### Stated goal
Count the lines in the entries below that contain the string "bbox", matching case exactly. Reply with the number alone.

Spatial question entries
****************************************

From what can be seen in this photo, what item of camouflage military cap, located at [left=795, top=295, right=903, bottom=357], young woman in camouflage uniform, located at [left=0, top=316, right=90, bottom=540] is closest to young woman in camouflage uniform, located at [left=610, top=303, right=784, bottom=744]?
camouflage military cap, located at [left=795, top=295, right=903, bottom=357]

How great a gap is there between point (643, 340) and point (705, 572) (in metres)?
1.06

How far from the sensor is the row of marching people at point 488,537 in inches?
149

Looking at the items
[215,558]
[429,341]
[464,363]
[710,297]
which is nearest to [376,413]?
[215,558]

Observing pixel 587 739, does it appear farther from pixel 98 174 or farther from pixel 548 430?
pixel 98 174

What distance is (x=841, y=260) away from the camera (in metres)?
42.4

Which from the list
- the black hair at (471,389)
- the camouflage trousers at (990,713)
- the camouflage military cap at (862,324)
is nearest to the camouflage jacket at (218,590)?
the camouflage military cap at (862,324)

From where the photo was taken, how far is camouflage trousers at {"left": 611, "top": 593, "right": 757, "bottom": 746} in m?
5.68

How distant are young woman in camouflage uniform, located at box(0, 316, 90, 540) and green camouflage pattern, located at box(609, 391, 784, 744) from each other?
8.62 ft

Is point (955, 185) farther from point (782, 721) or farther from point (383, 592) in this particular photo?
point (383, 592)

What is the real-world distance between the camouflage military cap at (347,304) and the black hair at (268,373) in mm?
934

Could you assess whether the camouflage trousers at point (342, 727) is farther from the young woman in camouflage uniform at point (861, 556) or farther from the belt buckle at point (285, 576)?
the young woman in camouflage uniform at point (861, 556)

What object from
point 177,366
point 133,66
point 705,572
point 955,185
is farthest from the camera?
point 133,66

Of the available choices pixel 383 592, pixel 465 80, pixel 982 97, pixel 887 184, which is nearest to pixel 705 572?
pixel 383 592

****************************************

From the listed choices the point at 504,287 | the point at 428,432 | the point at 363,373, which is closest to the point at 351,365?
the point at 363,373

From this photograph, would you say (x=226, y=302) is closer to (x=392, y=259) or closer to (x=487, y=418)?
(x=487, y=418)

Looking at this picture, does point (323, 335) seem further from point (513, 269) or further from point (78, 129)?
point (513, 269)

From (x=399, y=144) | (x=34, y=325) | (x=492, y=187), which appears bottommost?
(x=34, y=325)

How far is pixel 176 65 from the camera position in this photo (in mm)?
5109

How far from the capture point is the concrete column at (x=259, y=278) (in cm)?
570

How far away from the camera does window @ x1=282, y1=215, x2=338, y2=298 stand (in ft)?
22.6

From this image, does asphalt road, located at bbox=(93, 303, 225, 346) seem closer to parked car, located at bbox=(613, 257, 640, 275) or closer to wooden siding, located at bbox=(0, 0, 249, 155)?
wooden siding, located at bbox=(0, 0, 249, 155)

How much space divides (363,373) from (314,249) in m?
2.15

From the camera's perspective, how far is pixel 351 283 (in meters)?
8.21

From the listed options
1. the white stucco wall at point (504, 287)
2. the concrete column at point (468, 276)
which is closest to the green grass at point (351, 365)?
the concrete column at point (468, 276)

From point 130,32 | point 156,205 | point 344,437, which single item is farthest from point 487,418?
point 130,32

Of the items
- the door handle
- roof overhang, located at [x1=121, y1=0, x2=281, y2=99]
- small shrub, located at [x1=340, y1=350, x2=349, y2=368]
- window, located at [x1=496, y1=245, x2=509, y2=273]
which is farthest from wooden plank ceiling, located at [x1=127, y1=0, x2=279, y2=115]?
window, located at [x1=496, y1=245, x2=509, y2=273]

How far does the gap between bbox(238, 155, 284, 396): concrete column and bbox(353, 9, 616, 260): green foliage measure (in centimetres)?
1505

****************************************

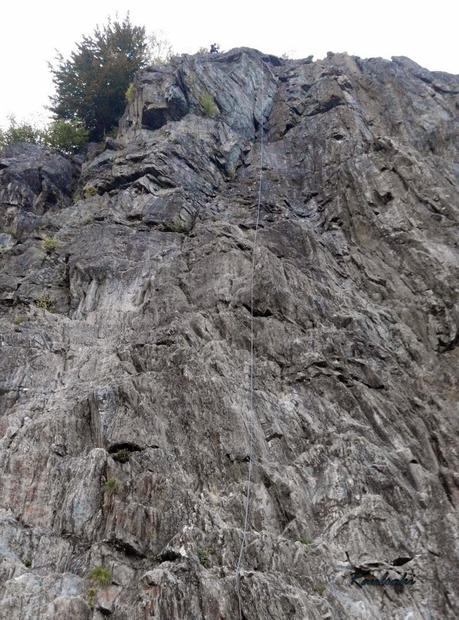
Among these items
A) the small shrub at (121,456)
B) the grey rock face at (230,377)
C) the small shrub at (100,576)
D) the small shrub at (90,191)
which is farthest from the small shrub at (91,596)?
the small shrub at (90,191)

****************************************

### Answer in full
3